Thursday, December 29, 2005

Customer Service


I mentioned in a recent post that it is often helpful to use analogies to help explain and understand business practices. A technical term for this is benchmarking. I ran across a great example of customer service this morning. The following letter was placed inside my morning paper by the delivery person.

"Dear Friends,
Thank you so much for your kindness during this Christmas season. I am overwhelmed by your tips and kind words every year at this time. I must have finally learned to miss the flowers. Seriously, I know some of you wonder why I throw the papers like I do. Please understand that since I took this job three years ago, till this day our bosses instruct us to throw the papers on the grass and not on cement because it will get wet on the cement much quicker than the grass. It took me a while to figure it out but the closer I can get to the house, the less complaints I got. If anyone has a problem with the placement of the paper, please feel free to drop me a line or give me a call and leave a message (he gave us his address and phone number). I will be more than glad to throw it to a more suitable area. These days with high gas prices, it is customers like you that make this job worthwhile."

Tuesday, December 27, 2005

Speak with Data



In Monday's paper, there was an interesting editorial from Dr. Maria L. Goodloe-Johnson, superintentent of the Charleston County School District. The article summarized the progress made in 2005 and looked forward to 2006.

In one paragraph, Dr. Johnson states, "We are using data to drive the district and the data show things are getting better." If you have lived in this area for a while, you know how much our school system appears in the news. Arguments in school board meetings. Superintendents being fired (we've had three in my time here).

#### [Visual spatial reasoning items]
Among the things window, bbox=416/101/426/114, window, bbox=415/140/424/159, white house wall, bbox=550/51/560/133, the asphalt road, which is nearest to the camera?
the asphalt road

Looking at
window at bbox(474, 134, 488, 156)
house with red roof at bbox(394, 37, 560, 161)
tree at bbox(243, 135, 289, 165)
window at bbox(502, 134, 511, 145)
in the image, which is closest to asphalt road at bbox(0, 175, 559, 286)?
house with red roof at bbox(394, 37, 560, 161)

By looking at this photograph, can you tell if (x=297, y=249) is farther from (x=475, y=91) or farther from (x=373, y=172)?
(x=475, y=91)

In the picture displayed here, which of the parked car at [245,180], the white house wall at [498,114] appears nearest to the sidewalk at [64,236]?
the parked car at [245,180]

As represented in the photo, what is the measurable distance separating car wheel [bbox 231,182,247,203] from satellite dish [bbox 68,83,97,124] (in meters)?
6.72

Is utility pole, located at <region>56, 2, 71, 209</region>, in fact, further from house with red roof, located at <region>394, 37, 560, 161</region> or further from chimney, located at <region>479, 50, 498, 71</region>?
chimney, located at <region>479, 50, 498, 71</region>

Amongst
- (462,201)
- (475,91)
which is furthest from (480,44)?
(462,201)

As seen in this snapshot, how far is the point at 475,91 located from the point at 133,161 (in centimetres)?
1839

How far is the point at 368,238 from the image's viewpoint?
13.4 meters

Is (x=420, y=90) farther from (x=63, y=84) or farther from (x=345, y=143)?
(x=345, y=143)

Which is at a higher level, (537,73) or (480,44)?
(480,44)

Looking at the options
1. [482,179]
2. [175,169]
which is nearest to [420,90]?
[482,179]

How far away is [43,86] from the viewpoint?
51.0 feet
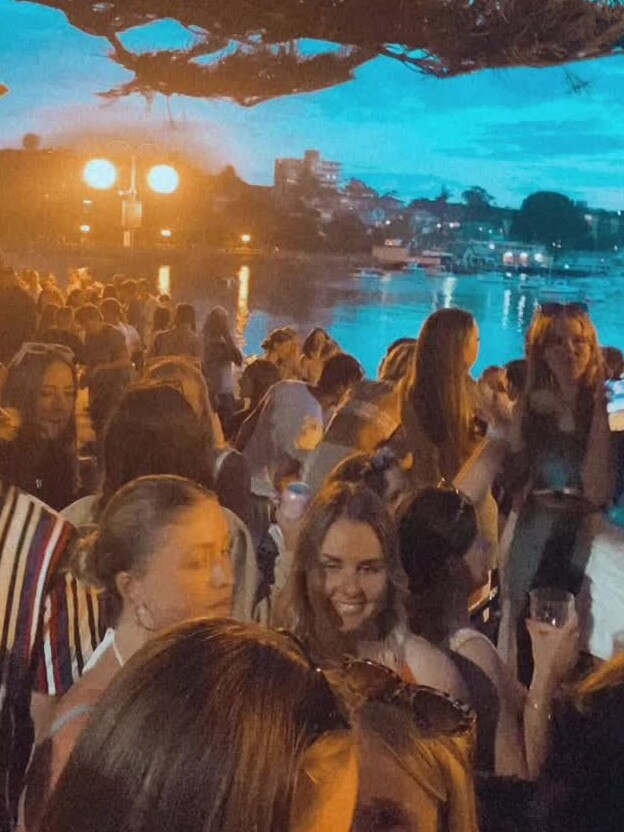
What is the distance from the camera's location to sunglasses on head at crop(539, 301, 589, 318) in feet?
13.0

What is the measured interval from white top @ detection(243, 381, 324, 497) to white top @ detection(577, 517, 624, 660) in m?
1.73

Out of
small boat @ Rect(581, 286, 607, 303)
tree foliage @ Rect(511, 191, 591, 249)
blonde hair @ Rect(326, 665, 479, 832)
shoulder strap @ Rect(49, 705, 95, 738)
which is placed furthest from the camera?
small boat @ Rect(581, 286, 607, 303)

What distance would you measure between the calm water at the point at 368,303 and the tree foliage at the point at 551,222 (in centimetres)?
56

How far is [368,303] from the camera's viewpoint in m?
11.3

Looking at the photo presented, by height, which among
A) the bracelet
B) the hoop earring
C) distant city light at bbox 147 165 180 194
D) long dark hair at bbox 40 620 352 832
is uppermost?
distant city light at bbox 147 165 180 194

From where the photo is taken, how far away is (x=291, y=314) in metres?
12.3

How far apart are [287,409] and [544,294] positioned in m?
4.70

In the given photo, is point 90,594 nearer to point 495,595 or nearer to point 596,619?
point 596,619

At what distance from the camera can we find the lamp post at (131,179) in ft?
27.4

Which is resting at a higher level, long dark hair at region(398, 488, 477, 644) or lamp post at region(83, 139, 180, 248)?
lamp post at region(83, 139, 180, 248)

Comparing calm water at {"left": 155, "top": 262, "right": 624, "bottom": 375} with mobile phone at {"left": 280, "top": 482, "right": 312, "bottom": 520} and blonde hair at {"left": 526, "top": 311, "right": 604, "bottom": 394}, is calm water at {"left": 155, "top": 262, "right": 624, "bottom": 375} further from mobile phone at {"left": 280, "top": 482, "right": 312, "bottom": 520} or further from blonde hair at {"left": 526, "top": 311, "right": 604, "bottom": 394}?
mobile phone at {"left": 280, "top": 482, "right": 312, "bottom": 520}

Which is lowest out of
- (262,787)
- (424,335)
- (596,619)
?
(596,619)

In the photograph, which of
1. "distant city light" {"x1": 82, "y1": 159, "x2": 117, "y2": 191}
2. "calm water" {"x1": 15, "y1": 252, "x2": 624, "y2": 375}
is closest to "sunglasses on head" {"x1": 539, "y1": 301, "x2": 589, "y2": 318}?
"calm water" {"x1": 15, "y1": 252, "x2": 624, "y2": 375}

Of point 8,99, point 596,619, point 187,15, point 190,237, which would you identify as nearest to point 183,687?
point 596,619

#### [Stated problem 1]
In the blog posts on customer service and school data, why do the delivery person's bosses want the papers thrown on the grass rather than on cement?
#### [Stated problem 2]
Take the blog posts on customer service and school data further, continuing from the last sentence shown.

#### [Exercise response 1]
The paper gets wet much quicker on cement than on grass.

#### [Exercise response 2]
Point is, this is a very emotional subject. If not managed properly, any effort to improve such a system will inevitably result in emotional decisions and heated debate. No improvement will result. No value will be added.

This applies in myriad forums: churches, sports teams, manufacturing plants. People come with different skill levels and brains full of opinions. Couple this will weak leadership, and you'll manage chaos instead of continuous improvement.

So how do you prevent emotional decision making? Easy. Speak with data-whatever direction you go in on your journey to improve the school system or your plan to grow the church or your strategy for improving the team. Each must stem from objective evidence. (data)

First, you must know what to collect. Second, the data must be analyzed. There are a multitude of analysis tools but I like to keep it simple. The seven basic quality tools can serve almost every situation: Checklist, Trend chart, Histogram, Cause and Effect Diagram, Control Chart, Pareto Diagram, and Scatter Plot.

Once the data is analyzed, conclusions are drawn and actions taken. There may be mild debate but the data speaks for itself. Any argument against this approach would be foolish.

This is the right approach to manage any process or system.

Saturday, December 24, 2005

Pareto Diagrams and Paynter Charts

A pareto diagram is a graphical technique for helping you focus on the vital few opportunities for improvement. This is great tool for forcing others to get out of the "fire fighting" mode. There may be many things going wrong but if you analyze the data (with a pareto diagram), only a few of the things are causing the majority of the pain.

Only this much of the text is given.